Put each line of the data below into a Markdown table with two columns, Row and Line, numbering the rows in order and leaving out any blank lines.

→ Dataset rows
■ ■ ■ ■ ■
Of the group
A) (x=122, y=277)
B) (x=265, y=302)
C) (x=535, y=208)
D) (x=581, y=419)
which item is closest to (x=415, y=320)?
■ ■ ■ ■ ■
→ Answer for the task
| Row | Line |
|---|---|
| 1 | Of the group |
| 2 | A) (x=122, y=277) |
| 3 | B) (x=265, y=302) |
| 4 | C) (x=535, y=208) |
| 5 | D) (x=581, y=419) |
| 6 | which item is closest to (x=415, y=320)? |